Fifty five years of hurt

The first time I heard ‘Three Lions’ was at Wembley. It was a warm-up game for Euro 96 and my university’s football society ran a minibus from Yorkshire down to London so we could go to the game. At half time England were winning comfortably and the tannoy played Baddiel and Skinner’s new song. It would go on to define the tournament, but on a first hearing the England fans were nonplussed.

Thirty years of hurt. The phrase always seemed a bit overblown to me, but it has come to embody the experience of being an England fan. Since the win on home turf in 1966 it had been a story of disappointment, gallant failures and ‘oh so nears’. Euro 96 by contrast generated a great deal of optimism about English football, which was improving in quality and becoming likeable again after years of hooliganism and European bans.

In 1996 it would have been unthinkable that, a quarter of a century later, England fans would still be waiting for their second major tournament win. How on earth should we explain it?

Photo by JESHOOTS.com on Pexels.com

The answer could be history. One of my favourite football books is David Winner’s Those Feet: A Sensual History of English Football (2005). Winner argues that the shortcomings of the English game date back to its birth in the Victorian period, and boil down to national identity and sex.

Football as we know it was invented by the Victorian public schools. The games ethos was an important part of their regimen, which sought to produce young men of strong moral and physical character. The riotous football games of the Georgians were tamed into a highly structured and disciplined game, and the schools came up with a common set of rules so they could play each other.

Victorian football was supposed to be character building. It taught teamwork and self-discipline, and privileged effort and strength over guile or skill. These were the manly qualities that boys would need in order to flourish in public life, in business or the empire. Moreover, it would wear them out, so they would not be distracted by deviant sexual urges.
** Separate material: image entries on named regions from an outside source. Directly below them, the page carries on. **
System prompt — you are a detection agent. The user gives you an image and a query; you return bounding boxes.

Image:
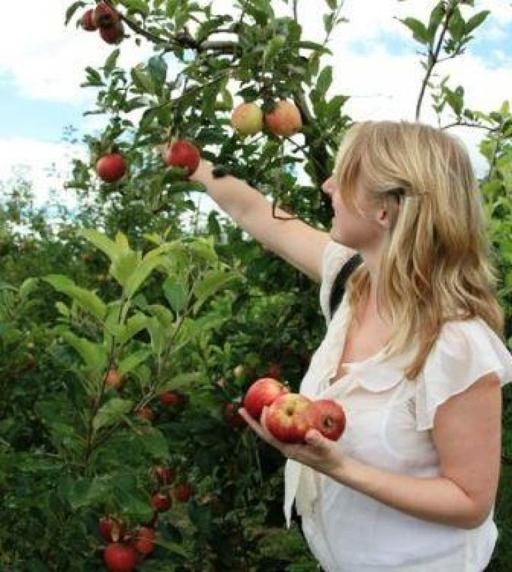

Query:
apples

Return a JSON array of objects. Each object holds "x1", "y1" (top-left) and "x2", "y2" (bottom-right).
[
  {"x1": 81, "y1": 0, "x2": 126, "y2": 43},
  {"x1": 303, "y1": 399, "x2": 344, "y2": 442},
  {"x1": 95, "y1": 154, "x2": 127, "y2": 184},
  {"x1": 265, "y1": 391, "x2": 311, "y2": 444},
  {"x1": 232, "y1": 100, "x2": 302, "y2": 135},
  {"x1": 165, "y1": 140, "x2": 202, "y2": 175},
  {"x1": 244, "y1": 378, "x2": 289, "y2": 423},
  {"x1": 95, "y1": 362, "x2": 279, "y2": 572}
]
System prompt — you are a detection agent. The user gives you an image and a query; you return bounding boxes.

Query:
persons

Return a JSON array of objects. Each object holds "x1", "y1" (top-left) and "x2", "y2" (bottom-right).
[{"x1": 190, "y1": 121, "x2": 512, "y2": 572}]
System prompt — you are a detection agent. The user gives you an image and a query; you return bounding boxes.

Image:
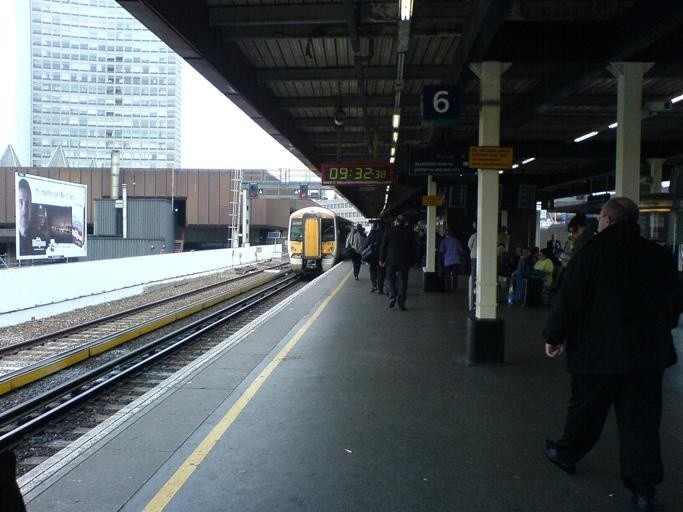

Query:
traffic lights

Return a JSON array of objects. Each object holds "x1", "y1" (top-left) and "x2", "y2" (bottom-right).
[
  {"x1": 249, "y1": 182, "x2": 259, "y2": 199},
  {"x1": 299, "y1": 184, "x2": 308, "y2": 199}
]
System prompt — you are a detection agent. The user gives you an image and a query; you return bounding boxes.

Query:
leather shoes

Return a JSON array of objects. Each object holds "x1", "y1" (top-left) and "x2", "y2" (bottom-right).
[
  {"x1": 543, "y1": 437, "x2": 576, "y2": 473},
  {"x1": 632, "y1": 496, "x2": 657, "y2": 512}
]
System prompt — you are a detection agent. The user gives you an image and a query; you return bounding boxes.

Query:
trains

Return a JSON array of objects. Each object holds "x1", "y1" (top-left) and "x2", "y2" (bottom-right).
[{"x1": 288, "y1": 206, "x2": 356, "y2": 273}]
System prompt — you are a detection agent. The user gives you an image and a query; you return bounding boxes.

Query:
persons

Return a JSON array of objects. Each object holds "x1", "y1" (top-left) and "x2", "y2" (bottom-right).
[
  {"x1": 539, "y1": 198, "x2": 682, "y2": 512},
  {"x1": 344, "y1": 212, "x2": 597, "y2": 312},
  {"x1": 19, "y1": 179, "x2": 34, "y2": 256}
]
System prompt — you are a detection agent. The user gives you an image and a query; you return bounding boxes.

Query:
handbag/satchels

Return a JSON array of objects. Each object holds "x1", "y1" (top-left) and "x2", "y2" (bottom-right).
[
  {"x1": 361, "y1": 244, "x2": 379, "y2": 263},
  {"x1": 340, "y1": 248, "x2": 355, "y2": 260}
]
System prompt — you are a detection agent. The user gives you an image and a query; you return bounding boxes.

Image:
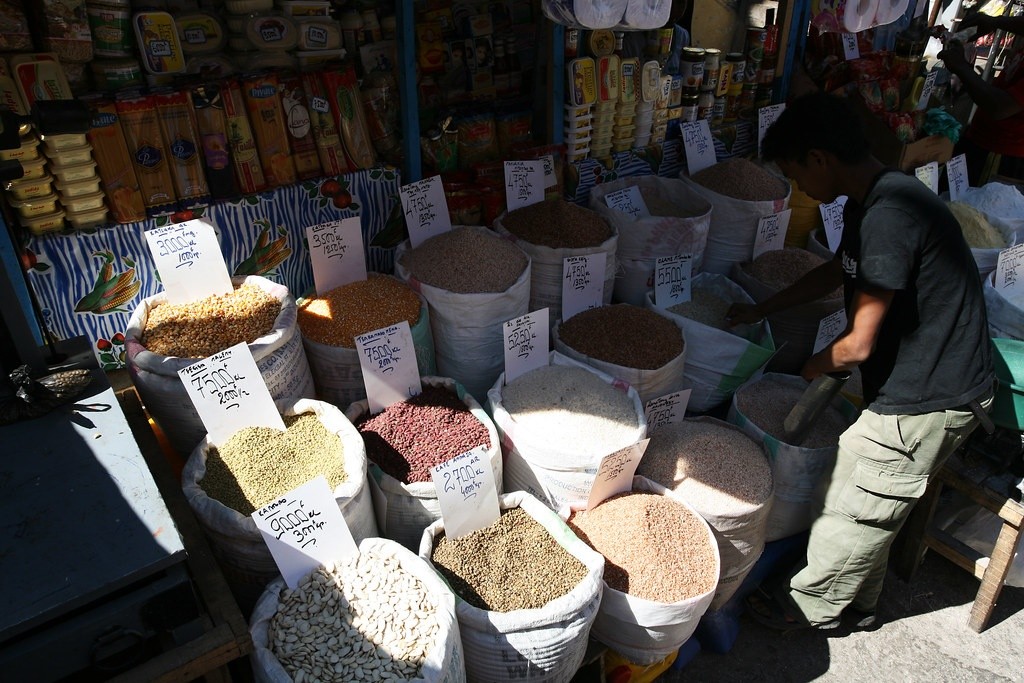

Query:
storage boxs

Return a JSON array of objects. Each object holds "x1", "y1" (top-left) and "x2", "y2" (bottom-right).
[
  {"x1": 632, "y1": 61, "x2": 682, "y2": 148},
  {"x1": 591, "y1": 111, "x2": 616, "y2": 123},
  {"x1": 612, "y1": 137, "x2": 635, "y2": 152},
  {"x1": 563, "y1": 102, "x2": 595, "y2": 119},
  {"x1": 589, "y1": 131, "x2": 613, "y2": 147},
  {"x1": 590, "y1": 121, "x2": 615, "y2": 136},
  {"x1": 563, "y1": 125, "x2": 592, "y2": 140},
  {"x1": 0, "y1": 0, "x2": 346, "y2": 236},
  {"x1": 619, "y1": 59, "x2": 637, "y2": 106},
  {"x1": 590, "y1": 99, "x2": 618, "y2": 113},
  {"x1": 590, "y1": 142, "x2": 612, "y2": 158},
  {"x1": 563, "y1": 137, "x2": 591, "y2": 151},
  {"x1": 565, "y1": 57, "x2": 597, "y2": 106},
  {"x1": 784, "y1": 57, "x2": 954, "y2": 175},
  {"x1": 596, "y1": 54, "x2": 621, "y2": 102},
  {"x1": 613, "y1": 123, "x2": 636, "y2": 139},
  {"x1": 564, "y1": 148, "x2": 590, "y2": 163},
  {"x1": 614, "y1": 112, "x2": 636, "y2": 127},
  {"x1": 615, "y1": 102, "x2": 639, "y2": 115},
  {"x1": 563, "y1": 112, "x2": 592, "y2": 129}
]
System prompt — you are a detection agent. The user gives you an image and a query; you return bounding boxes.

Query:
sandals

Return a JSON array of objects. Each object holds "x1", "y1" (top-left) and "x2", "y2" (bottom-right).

Winner argues that these attitudes persisted into the twentieth century and beyond. Football may have been England’s gift to the world, but Brazilians, Hungarians and everybody else took the game and turned it into something different: a game that was sexy, clever and exhilarating. So England teams that continued to huff and puff found themselves bested by players that were not held back by the weight of tradition.

Do you agree? I’m not sure this was true when the book came out, the heyday of Beckham and Rooney. I certainly feel that the current crop of players have moved beyond a lot of these attitudes, having grown up with a very international Premier League and sophisticated training methods. They seem more comfortable in their masculinity and – given the stand they have taken on Black Lives Matter – their national identity too.

Maybe the fifty five years of hurt will come to an end this summer?